Hi, i really need prayer for strength, ive been through many jobs in the last 5years and 4 of them i havent liked but until this year i have enjoyed this job which is doing valuation filing.......until my boss said to me that i have done a great job and my contract is finished because i have gotten through all the files there, ( it was replacing files just like a contract role) so i was kinda sad bout that as i really wanted to keep a job down.
Ilm just like so emotional and scared.......ive been through 6 jobs in 5 years, some raging from being there 3 weeks to 8 months.........i jst got a job as a full time administrator and im really excited about it, i also know that this could potentally be a good job for me because i have been a valuation filer for 4 months now and wouldnt of left at all i jst left cause it was a contract so i am sure i will like this new role as it has some to do with administration
THe Point is i'm scared, a bit reluctent not that confident about this job cause i want it to work out well and i dnt want it not to be wrkin for me.
So i am asking anyone out there to say a prayer for me for strength and peace from God about this.

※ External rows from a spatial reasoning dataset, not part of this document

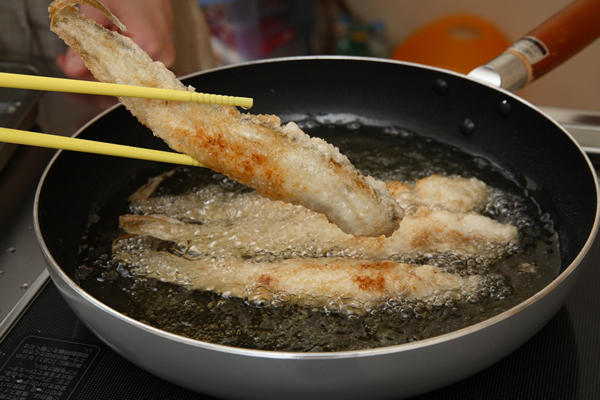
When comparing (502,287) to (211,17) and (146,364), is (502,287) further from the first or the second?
(211,17)

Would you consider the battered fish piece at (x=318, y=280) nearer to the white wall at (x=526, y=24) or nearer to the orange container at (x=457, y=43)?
the orange container at (x=457, y=43)

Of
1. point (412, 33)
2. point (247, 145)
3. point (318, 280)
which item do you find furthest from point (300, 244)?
point (412, 33)

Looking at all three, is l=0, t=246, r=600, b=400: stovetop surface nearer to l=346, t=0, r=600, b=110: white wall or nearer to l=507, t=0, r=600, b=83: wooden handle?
l=507, t=0, r=600, b=83: wooden handle

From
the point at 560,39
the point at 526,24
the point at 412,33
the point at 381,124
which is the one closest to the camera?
the point at 560,39

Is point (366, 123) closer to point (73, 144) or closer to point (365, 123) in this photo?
point (365, 123)

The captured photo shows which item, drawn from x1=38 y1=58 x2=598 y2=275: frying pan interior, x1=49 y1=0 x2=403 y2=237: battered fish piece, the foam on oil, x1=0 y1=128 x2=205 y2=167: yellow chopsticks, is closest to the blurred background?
x1=38 y1=58 x2=598 y2=275: frying pan interior

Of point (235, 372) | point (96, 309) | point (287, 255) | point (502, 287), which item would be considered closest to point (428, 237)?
point (502, 287)

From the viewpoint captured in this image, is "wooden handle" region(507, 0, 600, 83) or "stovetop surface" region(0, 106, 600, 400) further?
"wooden handle" region(507, 0, 600, 83)
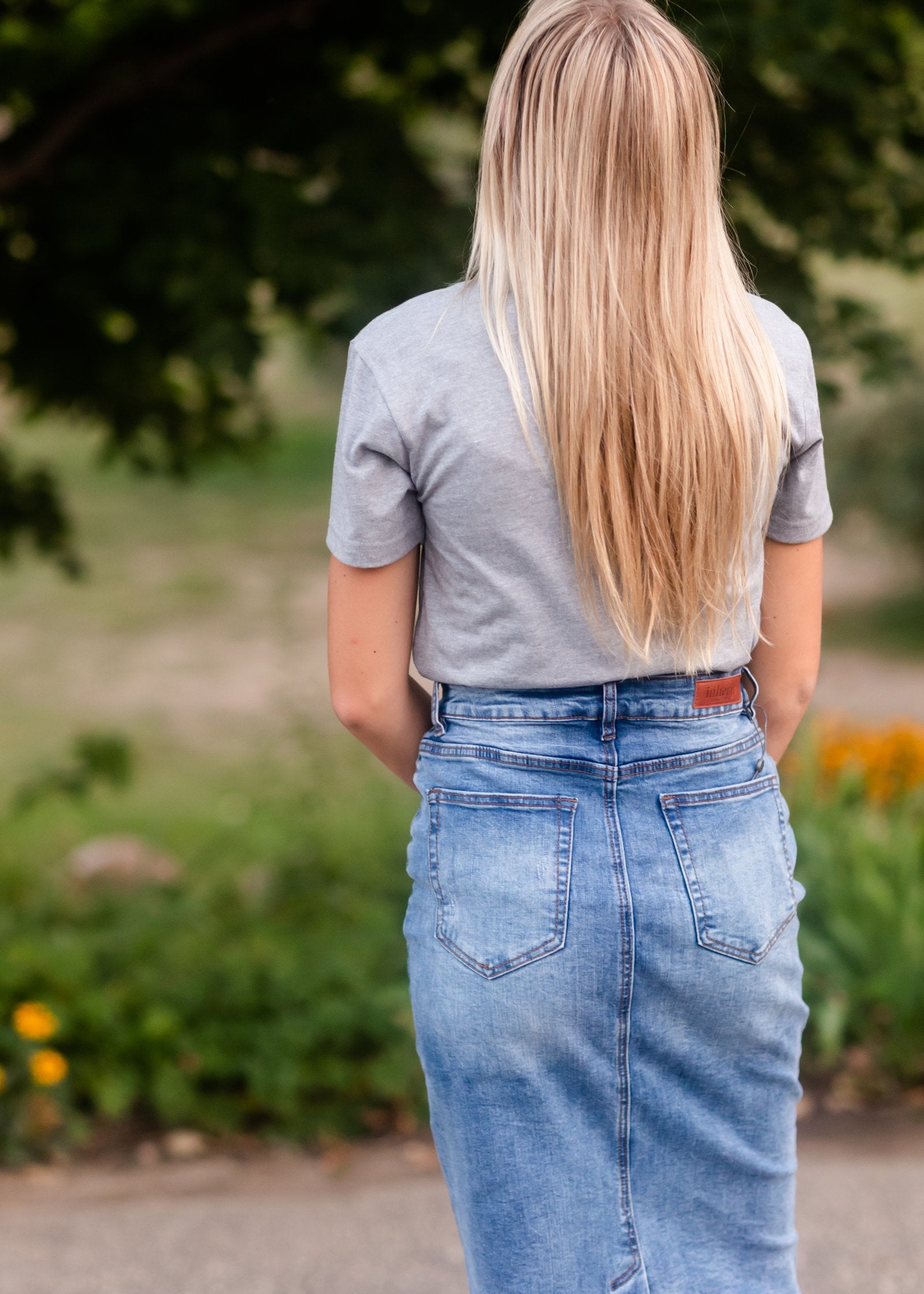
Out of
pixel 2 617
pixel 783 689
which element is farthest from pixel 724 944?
pixel 2 617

I know that i can hold a job cause have done so for 8 months before but i've been through a lot of dissapointment and worry and depression over not findinging the right job for me, until the filing job came along i am finally starting to feel comfortable and confident in a job for once so i guess i jst need to believe that GOd is with me and helping me through this new job.
Thanks to anyone who took the time to read this, i do really appreciate it, i am kinda new to this like internet prayer thing and find it wierd but hey wat the heck any thing is possible with GOd in the picture.